This article is from the archives of the UB Reporter.
News

NEJM editorial examines use
of heparin in cancer treatment

  • UB faculty member Elie Akl co-authored a New England Journal of Medicine editorial examining the use of the blood thinner heparin in cancer treatment. Photo: DOUGLAS LEVERE

By VERONICA MCGUIRE
Published: February 16, 2012

For decades, the blood thinner heparin has been used to prevent and treat blood clots. Could it be just as effective in treating cancer? In an editorial published Feb. 15 in the New England Journal of Medicine, researchers from UB and McMaster University suggest that conclusive answers to key questions on the benefits of low molecular weight heparin for cancer patients remain elusive—despite promising results from large studies.

The editorial was co-authored by Elie Akl, associate professor of medicine and family medicine, School of Medicine and Biomedical Sciences, and of social and preventive medicine, School of Public Health and Health Professions, and Holger Schünemann, professor of medicine and chair of the Department of Clinical Epidemiology and Biostatistics, McMaster University. Akl also holds an appointment in McMaster’s Department of Clinical Epidemiology and Biostatistics.

In their editorial addressing a study in the same issue of the journal, the physicians say the anti-clotting effect of heparin is well established, unlike a speculated anti-tumor effect. Consequently, they question if heparin should be offered to cancer patients who don’t have clotting problems.

Having systematically summarized the available evidence of how cancer patients may benefit from heparin in a 2011 Cochrane Review, Akl and Schünemann were invited to comment on the SAVE-ONCO study of 3,200 patients with metastatic or locally advanced solid tumors. Patients receiving chemotherapy also were given a preventive dose of semuloparin (ultra-low molecular weight heparin) once daily for just over three months.

This study, the largest so far, found semuloparin significantly reduced the incidence of thromboembolism, but had no statistically significant effect on major bleeding and death. Taken together with the prior studies, as well as another study Akl and Schünemann recently identified, these findings confirm and further establish the authors’ conclusion of “a likely small survival benefit.”

Akl and Schünemann estimated that “if 1,000 patients with cancer were to use a prophylactic dose of LMWH, approximately 30 would avert death, 20 would avert a clotting complication and one would suffer a major bleeding episode over a 12-month period.”

They said the findings have meaning for both patients and other health care decision makers.

“Patients who are not bothered much by daily injections of LMWH can avert hospitalizations for a clotting complication and possibly achieve a prolongation of life if they accept an increased risk of bleeding and its subsequent treatment,” they said.

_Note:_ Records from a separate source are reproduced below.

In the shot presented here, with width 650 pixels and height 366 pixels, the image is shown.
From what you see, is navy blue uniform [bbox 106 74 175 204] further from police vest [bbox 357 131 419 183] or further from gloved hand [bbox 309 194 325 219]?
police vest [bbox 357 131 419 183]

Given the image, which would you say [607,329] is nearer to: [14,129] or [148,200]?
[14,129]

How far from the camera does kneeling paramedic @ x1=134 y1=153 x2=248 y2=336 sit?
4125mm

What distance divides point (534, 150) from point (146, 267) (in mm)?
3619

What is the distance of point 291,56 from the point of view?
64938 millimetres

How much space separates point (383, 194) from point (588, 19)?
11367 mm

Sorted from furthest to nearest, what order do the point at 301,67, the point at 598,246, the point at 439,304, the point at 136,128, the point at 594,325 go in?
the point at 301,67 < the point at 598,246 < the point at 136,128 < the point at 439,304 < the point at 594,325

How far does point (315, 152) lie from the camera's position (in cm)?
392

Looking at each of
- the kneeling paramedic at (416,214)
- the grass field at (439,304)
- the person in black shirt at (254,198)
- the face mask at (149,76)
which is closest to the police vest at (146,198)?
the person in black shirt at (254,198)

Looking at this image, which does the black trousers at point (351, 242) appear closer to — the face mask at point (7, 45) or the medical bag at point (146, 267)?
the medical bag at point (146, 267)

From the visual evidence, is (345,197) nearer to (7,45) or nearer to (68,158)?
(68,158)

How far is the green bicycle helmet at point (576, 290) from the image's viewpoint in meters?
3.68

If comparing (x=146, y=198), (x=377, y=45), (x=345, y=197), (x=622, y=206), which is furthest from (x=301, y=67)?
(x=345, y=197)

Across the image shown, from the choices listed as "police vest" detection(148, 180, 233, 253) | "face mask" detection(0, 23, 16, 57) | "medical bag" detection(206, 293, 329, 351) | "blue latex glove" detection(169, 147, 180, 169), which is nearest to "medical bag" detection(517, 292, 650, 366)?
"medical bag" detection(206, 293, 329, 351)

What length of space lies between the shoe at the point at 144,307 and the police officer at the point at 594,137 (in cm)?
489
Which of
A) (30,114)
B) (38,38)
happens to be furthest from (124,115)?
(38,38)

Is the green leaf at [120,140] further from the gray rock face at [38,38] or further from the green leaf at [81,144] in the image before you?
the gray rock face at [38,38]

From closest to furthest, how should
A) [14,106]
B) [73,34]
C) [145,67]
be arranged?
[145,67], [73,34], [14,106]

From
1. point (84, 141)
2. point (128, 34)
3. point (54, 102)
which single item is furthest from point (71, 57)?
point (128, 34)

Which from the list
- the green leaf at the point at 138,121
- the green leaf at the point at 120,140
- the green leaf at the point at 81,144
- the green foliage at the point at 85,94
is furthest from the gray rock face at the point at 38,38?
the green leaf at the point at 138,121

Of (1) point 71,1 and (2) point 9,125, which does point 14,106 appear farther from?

They added that patients still will need to deal with “some uncertainty” about whether their type and stage of cancer are associated with the likely survival benefit of LMWH.

Akl and Schünemann said more clarity is required about which cancer patients would benefit most, the magnitude of this survival benefit and whether this benefit is appropriate for cancers that respond poorly to other therapies. They are planning a sophisticated analysis of the published trials—individual patient data meta-analysis—to investigate these questions.

Akl and Schünemann gratefully acknowledged Sameer K. Gunukula, an internal medicine resident at UB, for assisting in the collection of data they used to write their editorial.